Also, the weekly MACD line (black line) is attempting to flatten and turn up, which is the first sign of momentum change. It hasn't turned up yet, so it needs at least 1 to 2 weeks to show us it can. However, the gap between the red and black line is shrinking, which is a potential leading signal that momentum could be waning on the downside.
If prices do hit that RED line, it will highly likely that both insider buying will increase (it has been increasing the last couple weeks) and SM/DM spread to levels that make great intermediate buying opportunities. It's like getting dealt a pair of Aces in a texas holdem game. You might lose if unlucky, but it's in your favor to play it.
However, this scenario is too perfect.
And, if many people are expecting a reversal in end July or August, a bottom might start to form sooner...
1) Sentiment and Insider buying activity is getting good, but not at crash levels yet. In my experience, I would like to see more, especially in an environment of FED tightening, supply chain and economic uncertainty.
2) SPX is close to strong long-term support. It could get there because large caps are not crash cheap yet, but some small caps are.
3) MACD is at cycle low and is at nascent stage of turning up (not yet, but could be soon).
4) Some key stocks that are affected by interest rates have capitulated and bought up by insiders, which is what you should see if the markets are going to find a bottom soon.
5) So, in terms of long-term investors, it might be prudent to wait for either further downside and the sentiment statistics are at crash levels; OR, if there is no capitulation, then at least a bottom to form to force the weekly MACD higher.
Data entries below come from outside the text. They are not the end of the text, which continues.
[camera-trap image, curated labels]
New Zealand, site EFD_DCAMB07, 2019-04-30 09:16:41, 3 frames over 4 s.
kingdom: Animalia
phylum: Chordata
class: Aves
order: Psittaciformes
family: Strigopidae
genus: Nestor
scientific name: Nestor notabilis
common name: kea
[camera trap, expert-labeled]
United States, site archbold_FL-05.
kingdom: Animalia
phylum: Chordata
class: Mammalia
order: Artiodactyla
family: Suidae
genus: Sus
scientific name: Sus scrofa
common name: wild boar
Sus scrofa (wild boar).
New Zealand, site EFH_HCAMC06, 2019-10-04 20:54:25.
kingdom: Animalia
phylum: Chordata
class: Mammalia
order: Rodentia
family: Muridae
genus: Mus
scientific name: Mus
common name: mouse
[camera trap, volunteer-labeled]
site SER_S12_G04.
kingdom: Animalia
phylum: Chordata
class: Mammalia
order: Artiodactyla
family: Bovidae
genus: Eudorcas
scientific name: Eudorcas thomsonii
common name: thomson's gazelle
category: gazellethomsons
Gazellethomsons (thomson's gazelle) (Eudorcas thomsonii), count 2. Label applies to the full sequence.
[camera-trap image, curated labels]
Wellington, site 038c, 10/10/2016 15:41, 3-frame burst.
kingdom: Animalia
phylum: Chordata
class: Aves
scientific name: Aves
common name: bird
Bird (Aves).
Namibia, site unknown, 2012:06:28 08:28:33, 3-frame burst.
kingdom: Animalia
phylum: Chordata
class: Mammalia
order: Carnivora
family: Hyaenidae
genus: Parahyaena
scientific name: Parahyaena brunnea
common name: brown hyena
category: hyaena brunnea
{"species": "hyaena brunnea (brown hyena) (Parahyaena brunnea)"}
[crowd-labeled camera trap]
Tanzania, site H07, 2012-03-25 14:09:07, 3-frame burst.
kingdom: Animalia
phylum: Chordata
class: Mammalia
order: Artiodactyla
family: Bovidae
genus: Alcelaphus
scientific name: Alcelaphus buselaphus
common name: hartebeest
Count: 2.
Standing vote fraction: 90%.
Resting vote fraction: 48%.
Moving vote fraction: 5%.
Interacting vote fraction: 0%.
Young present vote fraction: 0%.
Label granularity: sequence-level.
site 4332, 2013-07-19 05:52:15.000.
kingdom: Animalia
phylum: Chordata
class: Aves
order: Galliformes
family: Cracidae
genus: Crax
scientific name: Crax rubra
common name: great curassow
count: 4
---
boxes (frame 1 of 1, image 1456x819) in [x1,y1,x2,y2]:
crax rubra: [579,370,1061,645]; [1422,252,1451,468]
Before either of these happen, stocks that you have deemed good stocks and undervalued can be nibbled at since prices are "good" just not "great" in terms of the measures talked above.
6) But, at these already high levels of sell downs, looking for stocks that have capitulated before the rest of the market does are likely good trading opportunities.
Stay safe everyone.
I'll be posting less frequently because I need to focus on other things, including health.